LSM Generasi Muda Peduli Tanah Air (GEMPITA) melalui Dewan Pimpinan Wilayah (DPW) Sumatera Selatan secara resmi melayangkan surat pemberitahuan aksi damai kepada Polrestabes Palembang. Aksi ini direncanakan berlangsung Rabu, 3 September 2025 di depan Polda Sumsel dengan estimasi massa mencapai 500 orang.
Dalam surat yang ditandatangani Arianto, S.Sos (Koordinator Aksi) dan Jon Napoleon (Koordinator Lapangan), GEMPITA membawa sejumlah tuntutan keras:
1. Kapolda Sumsel diminta segera mengevaluasi kinerja Kapolres Musi Banyuasin, karena dinilai gagal memberantas maraknya aktivitas ilegal drilling dan refinery minyak ilegal.
2. Kapolri diminta mencopot Kapolda Sumsel jika terbukti membiarkan atau terkesan tutup mata terhadap aktivitas haram yang merugikan negara hingga miliaran rupiah setiap harinya.
Fenomena refinery ilegal di Musi Banyuasin bukan hanya soal pelanggaran hukum, tapi juga menjadi ancaman besar bagi keselamatan warga dan kelestarian lingkungan.
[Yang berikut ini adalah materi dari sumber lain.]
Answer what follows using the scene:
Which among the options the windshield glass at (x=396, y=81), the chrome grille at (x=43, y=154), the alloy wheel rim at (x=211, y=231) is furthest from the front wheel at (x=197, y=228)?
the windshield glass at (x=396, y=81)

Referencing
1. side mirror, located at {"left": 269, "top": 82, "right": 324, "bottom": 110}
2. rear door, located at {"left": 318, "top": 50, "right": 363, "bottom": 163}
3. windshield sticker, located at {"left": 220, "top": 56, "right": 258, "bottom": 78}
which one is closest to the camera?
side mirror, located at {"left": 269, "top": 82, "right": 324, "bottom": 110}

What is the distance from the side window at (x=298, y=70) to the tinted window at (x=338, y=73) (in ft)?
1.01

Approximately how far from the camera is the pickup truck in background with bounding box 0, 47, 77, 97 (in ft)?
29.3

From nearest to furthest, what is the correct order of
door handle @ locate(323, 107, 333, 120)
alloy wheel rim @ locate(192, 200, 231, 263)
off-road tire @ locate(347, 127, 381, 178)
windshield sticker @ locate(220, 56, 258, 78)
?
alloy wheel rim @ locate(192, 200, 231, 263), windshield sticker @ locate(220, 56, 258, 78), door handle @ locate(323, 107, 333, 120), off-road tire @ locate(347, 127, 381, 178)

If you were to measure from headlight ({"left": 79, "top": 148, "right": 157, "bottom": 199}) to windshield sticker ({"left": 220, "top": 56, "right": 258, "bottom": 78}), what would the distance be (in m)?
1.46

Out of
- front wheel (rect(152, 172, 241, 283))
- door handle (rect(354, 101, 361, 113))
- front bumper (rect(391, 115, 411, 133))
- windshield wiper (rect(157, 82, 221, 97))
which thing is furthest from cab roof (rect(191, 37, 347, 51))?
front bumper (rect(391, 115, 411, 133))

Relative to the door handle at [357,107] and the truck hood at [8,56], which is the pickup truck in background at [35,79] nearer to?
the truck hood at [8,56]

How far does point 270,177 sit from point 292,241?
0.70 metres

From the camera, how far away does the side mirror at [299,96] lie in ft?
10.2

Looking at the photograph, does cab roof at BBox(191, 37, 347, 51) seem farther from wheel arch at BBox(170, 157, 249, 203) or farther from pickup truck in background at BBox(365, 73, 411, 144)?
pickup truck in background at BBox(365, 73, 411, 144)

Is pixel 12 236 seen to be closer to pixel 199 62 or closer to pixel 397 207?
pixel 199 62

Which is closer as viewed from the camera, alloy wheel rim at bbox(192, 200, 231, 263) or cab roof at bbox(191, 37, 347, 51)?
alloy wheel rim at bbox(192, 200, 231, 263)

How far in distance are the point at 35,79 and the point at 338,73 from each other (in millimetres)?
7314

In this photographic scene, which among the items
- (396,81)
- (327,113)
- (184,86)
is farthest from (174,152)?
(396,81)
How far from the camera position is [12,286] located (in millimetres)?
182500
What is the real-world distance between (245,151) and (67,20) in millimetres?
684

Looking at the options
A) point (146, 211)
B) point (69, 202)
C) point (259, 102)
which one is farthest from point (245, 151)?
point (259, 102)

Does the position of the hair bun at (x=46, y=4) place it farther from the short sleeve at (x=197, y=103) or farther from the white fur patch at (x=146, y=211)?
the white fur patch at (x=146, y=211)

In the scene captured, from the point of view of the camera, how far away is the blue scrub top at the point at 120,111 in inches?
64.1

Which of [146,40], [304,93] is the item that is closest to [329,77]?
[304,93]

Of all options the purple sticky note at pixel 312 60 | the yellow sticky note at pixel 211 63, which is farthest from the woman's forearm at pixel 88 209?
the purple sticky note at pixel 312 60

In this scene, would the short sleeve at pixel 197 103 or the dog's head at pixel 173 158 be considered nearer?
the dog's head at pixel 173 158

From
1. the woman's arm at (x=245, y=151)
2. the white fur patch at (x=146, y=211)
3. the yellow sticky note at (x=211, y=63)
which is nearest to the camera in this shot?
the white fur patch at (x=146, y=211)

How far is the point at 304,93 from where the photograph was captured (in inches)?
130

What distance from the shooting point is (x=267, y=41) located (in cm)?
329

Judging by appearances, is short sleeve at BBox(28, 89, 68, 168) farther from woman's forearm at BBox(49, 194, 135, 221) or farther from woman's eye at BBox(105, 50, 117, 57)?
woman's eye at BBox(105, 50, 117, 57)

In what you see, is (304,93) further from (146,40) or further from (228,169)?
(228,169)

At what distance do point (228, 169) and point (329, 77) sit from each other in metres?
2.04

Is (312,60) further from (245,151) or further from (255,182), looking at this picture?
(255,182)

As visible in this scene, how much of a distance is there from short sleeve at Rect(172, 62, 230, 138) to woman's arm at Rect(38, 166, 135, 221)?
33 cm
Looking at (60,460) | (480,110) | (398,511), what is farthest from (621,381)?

Kebakaran berulang kali yang viral di media sosial memperlihatkan betapa lemahnya pengawasan aparat terhadap jaringan mafia minyak yang sudah menggurita.
GEMPITA menegaskan, aksi ini murni gerakan moral untuk menekan aparat penegak hukum agar bertindak serius. Mereka menilai, selama ini justru ada dugaan keterlibatan oknum aparat dalam membekingi bisnis hitam tersebut.
Surat pemberitahuan aksi damai ini juga ditembuskan ke Presiden RI, Menteri ESDM, Kapolri, Kapolda Sumsel, dan Kapolres Musi Banyuasin.
Masyarakat kini menanti, apakah Kapolda Sumsel akan benar-benar berani membersihkan institusinya dari dugaan kongkalikong dengan mafia minyak ilegal, atau justru membiarkan praktik haram itu terus berjalan dan hanya berakhir dengan kebakaran demi kebakaran.